また,当然と言えば当然,学生の皆さんの側も好むと好まざるとに関わらず遠隔授業が始まってしまったわけで,受講環境にどうしても差が出てきてしまうという点はある程度避けられない状況でした(いや,現在進行形ですね・・・).教員の側は,受講環境の差によって理解度や,それこそ単位取得率に差が出ることは可能な限り避けなければいけないわけで,そう言ったところも意識しつつ資料や課題を準備するわけですが,そもそも提供する側の教員にも環境や準備状況の厳然たる差が生じてしまっているわけで,ますます対応が難しかったというのが今年度であったと思います.

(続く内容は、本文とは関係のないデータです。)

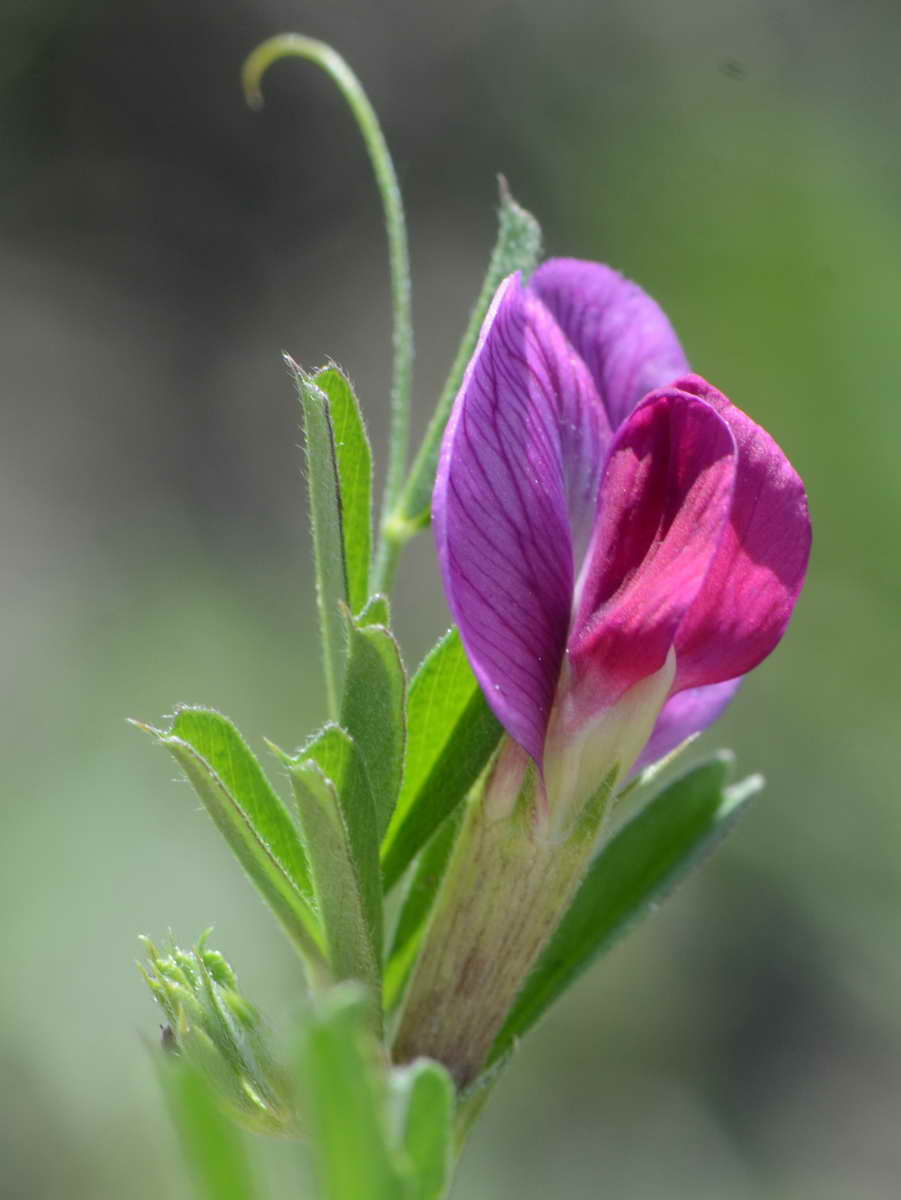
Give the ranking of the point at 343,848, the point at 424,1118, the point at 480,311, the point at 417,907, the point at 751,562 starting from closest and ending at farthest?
the point at 424,1118
the point at 343,848
the point at 751,562
the point at 417,907
the point at 480,311

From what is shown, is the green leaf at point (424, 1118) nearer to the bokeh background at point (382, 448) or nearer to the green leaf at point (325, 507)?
the green leaf at point (325, 507)

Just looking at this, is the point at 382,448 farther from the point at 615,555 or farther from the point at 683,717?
→ the point at 615,555

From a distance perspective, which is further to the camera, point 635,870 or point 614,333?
point 614,333

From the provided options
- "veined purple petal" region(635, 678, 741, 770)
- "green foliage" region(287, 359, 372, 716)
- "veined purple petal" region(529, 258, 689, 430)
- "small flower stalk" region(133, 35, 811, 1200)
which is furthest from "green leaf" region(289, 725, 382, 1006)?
"veined purple petal" region(529, 258, 689, 430)

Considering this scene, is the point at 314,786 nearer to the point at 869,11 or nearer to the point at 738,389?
the point at 738,389

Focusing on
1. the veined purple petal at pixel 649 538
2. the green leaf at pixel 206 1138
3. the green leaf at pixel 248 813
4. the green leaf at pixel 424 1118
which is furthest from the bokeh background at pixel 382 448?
the green leaf at pixel 206 1138

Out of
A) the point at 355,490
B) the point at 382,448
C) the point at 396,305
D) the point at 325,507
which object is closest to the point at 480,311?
the point at 396,305
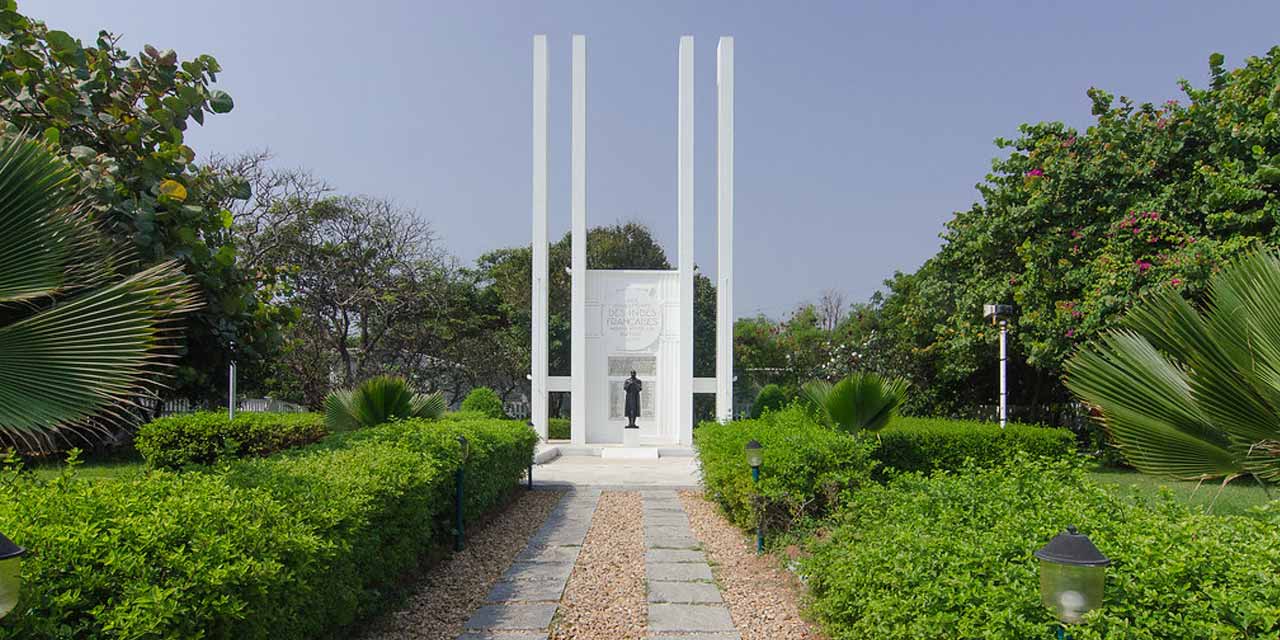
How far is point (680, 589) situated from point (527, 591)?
1067mm

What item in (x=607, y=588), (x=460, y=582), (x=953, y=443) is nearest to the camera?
(x=607, y=588)

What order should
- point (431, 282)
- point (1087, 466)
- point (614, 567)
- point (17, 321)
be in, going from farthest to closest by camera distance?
point (431, 282) → point (614, 567) → point (1087, 466) → point (17, 321)

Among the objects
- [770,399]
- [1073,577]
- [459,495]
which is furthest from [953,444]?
[1073,577]

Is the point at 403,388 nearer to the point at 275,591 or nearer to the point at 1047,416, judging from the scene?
the point at 275,591

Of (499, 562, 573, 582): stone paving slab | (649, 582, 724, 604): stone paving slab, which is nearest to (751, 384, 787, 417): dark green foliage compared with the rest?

このような差が”生じたまま”という状況は今後絶対に避けなければいけないので,少なくともギャップを少しでも埋めるための,可能な限り解消していくための工夫や,環境の改善を進めていく必要があるでしょう.教員一人一人ができることはやりつつ,加えてやはり,高専全体での環境整備や制度変更も必要になってくると,個人的には思っています(必要になってくる,とは思っていますが,実際に行われるかどうかは,僕個人ではどうしようもコントロールできないところが悩ましいところ).

・・・今年度の遠隔授業については,個人的な観点から考察してもまだまだ言えることがあるのですが,流石にかなりの文章量となってきたので(^o^;; 来年に向けて,については,別なエントリに分割して(近日!?)改めてアップしようと思います.